2020 Epilepsy Research Benchmarks

We need clinical trials with an N of EVERYONE

Coming from the world of families with children ravaged by the many rare and catastrophic epilepsies, we suggest consideration of a benchmark where every child with epilepsy is enrolled in a clinical trial. Our children are already guinea pigs, but their experiences are not treated with the respect of a common lab rat. The vital data on the impact of the constantly changing cocktails to try to control their treatment resistant epilepsy is never captured, archived, combined, or accessible to either clinicians or researchers. So basic but vital questions remain mysteries: What works and for whom and under what circumstances? What treatments were toxic or even life-threatening for some children and why? The drugs their bodies are pumped full of were never tested in children – and yet we fail to capitalize on the potential to learn from every precious opportunity in their constantly evolving treatment and outcomes.

There are two nascent "epilepsy learning health systems" trying to set up the infrastructure to begin to do this, but they are woefully underfunded, limiting their development, application, reach and effectiveness. Yet the experience in pediatric oncology over many decades has fully demonstrated the enormous payoffs of integrating research into clinical care by enrolling nearly every child in some form of clinical research trial.
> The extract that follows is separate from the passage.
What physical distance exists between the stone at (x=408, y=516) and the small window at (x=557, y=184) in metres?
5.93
Such an undertaking would not only fuel and empower more robust research on factors affecting the efficacy of widely varying treatments, but the learnings would be constantly applied, accelerating meaningful improvements in the quality of our children's lives.
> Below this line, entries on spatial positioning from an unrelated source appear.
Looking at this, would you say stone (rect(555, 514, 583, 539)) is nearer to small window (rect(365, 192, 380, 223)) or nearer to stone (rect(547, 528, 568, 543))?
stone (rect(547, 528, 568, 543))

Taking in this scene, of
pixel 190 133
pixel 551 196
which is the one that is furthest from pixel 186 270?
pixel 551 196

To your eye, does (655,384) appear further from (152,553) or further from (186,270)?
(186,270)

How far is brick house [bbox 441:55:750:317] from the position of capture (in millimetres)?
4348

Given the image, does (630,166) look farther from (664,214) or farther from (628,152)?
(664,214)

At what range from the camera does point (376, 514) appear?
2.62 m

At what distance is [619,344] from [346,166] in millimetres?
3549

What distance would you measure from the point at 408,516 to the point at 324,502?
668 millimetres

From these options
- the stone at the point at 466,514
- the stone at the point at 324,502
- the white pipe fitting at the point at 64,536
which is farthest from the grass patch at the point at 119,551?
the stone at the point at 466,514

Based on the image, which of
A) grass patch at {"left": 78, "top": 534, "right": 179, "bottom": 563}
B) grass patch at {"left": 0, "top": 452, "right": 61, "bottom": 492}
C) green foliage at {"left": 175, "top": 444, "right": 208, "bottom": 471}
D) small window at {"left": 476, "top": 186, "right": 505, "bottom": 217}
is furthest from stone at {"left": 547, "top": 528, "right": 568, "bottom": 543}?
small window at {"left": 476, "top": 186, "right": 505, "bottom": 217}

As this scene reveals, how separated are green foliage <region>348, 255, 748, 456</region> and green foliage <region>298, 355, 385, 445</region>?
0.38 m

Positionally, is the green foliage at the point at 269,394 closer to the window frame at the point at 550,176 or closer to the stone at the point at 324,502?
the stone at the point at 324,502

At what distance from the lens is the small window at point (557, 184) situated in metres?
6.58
It is clear full support for such an undertaking – enrolling every child with epilepsy in clinical trials - is well beyond the current funding capacity of NIH. However, surely there are important and effective ways NIH, perhaps in collaboration with FDA and CDC, can immediately dedicate seed research funding to this endeavor to test and likely demonstrate enormously high payoffs in expanded knowledge and improved outcomes sufficient to garner legislative support for a long overdue Epilepsy Moonshot: Curing the Epilepsies!